E que importância tem tudo isso – pensarão os defensores da PEC 215 – na questão dos recursos hídricos, que hoje estão no centro dos nossos dramas? Principalmente no Cerrado, onde o desmatamento e a impermeabilização dificultam a infiltração de água no subsolo, onde nascem rios que correm para as três grandes bacias brasileiras. Só lhes importa dizer que a agropecuária responde por mais de 20% do PIB brasileiro, gera mais de R$ 1,1trilhão, e a pecuária produz 30% disso tudo, ante 70% da agricultura (Mapa, 29/12/14). Como se não houvesse outras graves questões a ser também consideradas.
Satélites artificiais não estão detectando mais de 4 mil focos de queimadas em áreas de vegetação (IGDNews, 4/2/15), o número mais elevado desde maio de 1999? Mas importante, para os defensores do economicismo à outrance, seria lembrar apenas que vamos criar em 2015, em mais 2,2 milhões de hectares amazônicos, novos projetos de exploração de florestas públicas – embora muitas das que já foram implantadas tenham sido processadas pelo Ibama e outros órgãos por extração de madeira muito além dos limites permitidos. Afinal, argumentam os defensores desses caminhos, o Brasil precisa produzir mais madeira, ainda que já tenhamos ultrapassado o milhão de metros cúbicos anuais (só no que é vistoriado e controlado).

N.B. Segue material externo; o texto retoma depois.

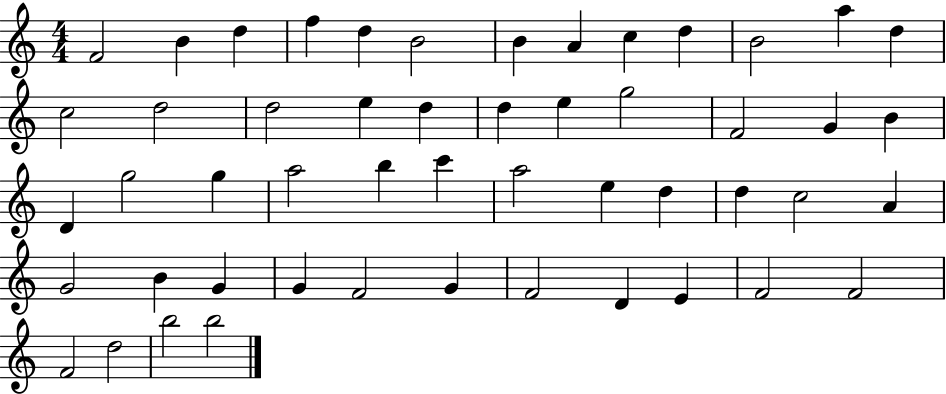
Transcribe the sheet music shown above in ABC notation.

X:1
T:Untitled
M:4/4
L:1/4
K:C
F2 B d f d B2 B A c d B2 a d c2 d2 d2 e d d e g2 F2 G B D g2 g a2 b c' a2 e d d c2 A G2 B G G F2 G F2 D E F2 F2 F2 d2 b2 b2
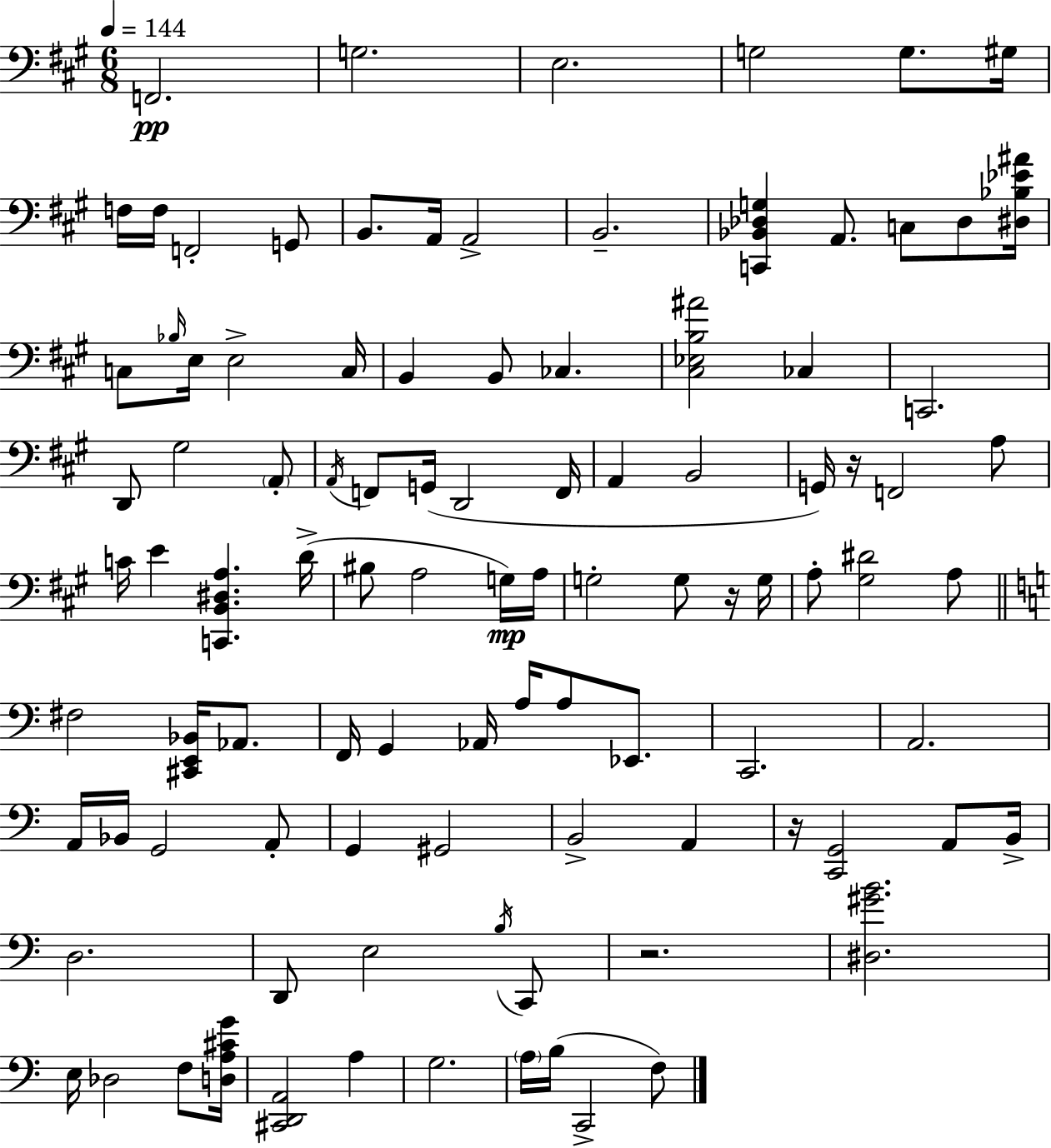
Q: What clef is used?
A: bass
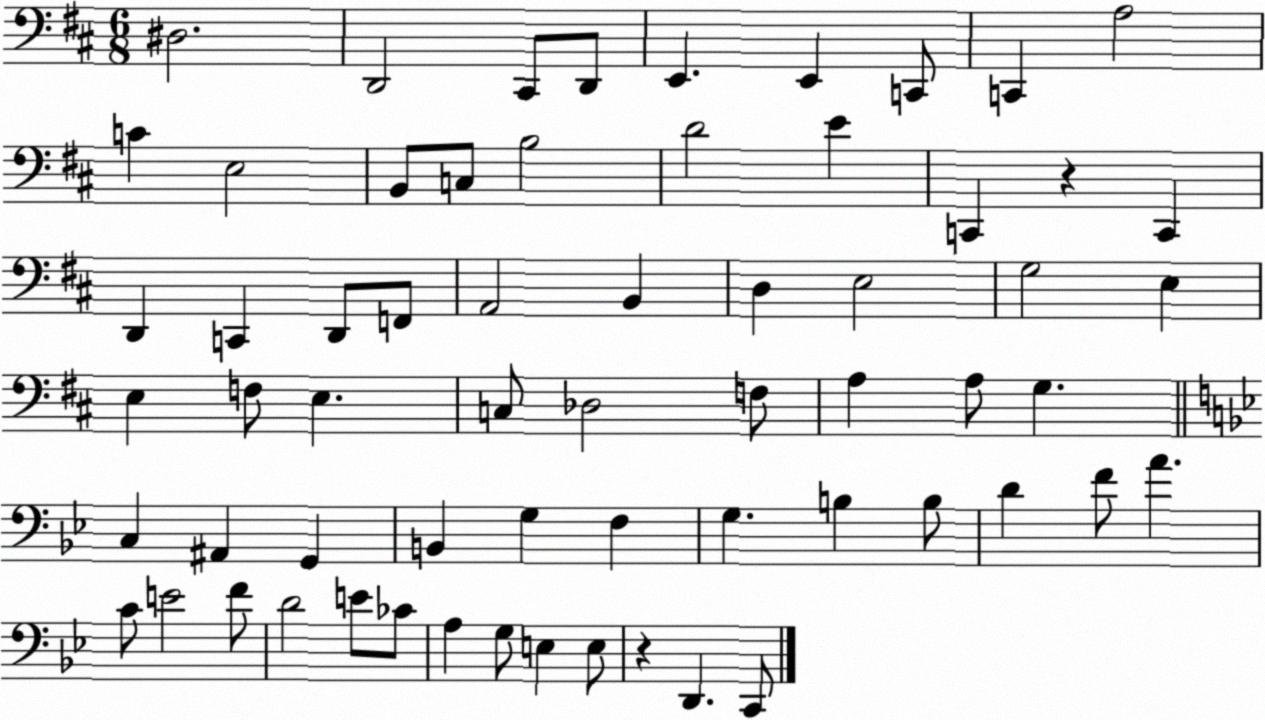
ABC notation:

E não bastasse, cuida-se também da liberação de variedades transgênicas de eucalipto. Talvez os pais da ideia devessem conversar com proprietários no Cerrado que lamentam haver entrado por esse caminho, que tem levado ao desaparecimento de nascentes – pois não se tem estudos sobre o ciclo hidrológico completo do eucalipto, que chega a 30 anos, para saber qual é o uso total de recursos hídricos.
* Washington Novaes é jornalista.
** Publicado originalmente no site O Estado de S. Paulo.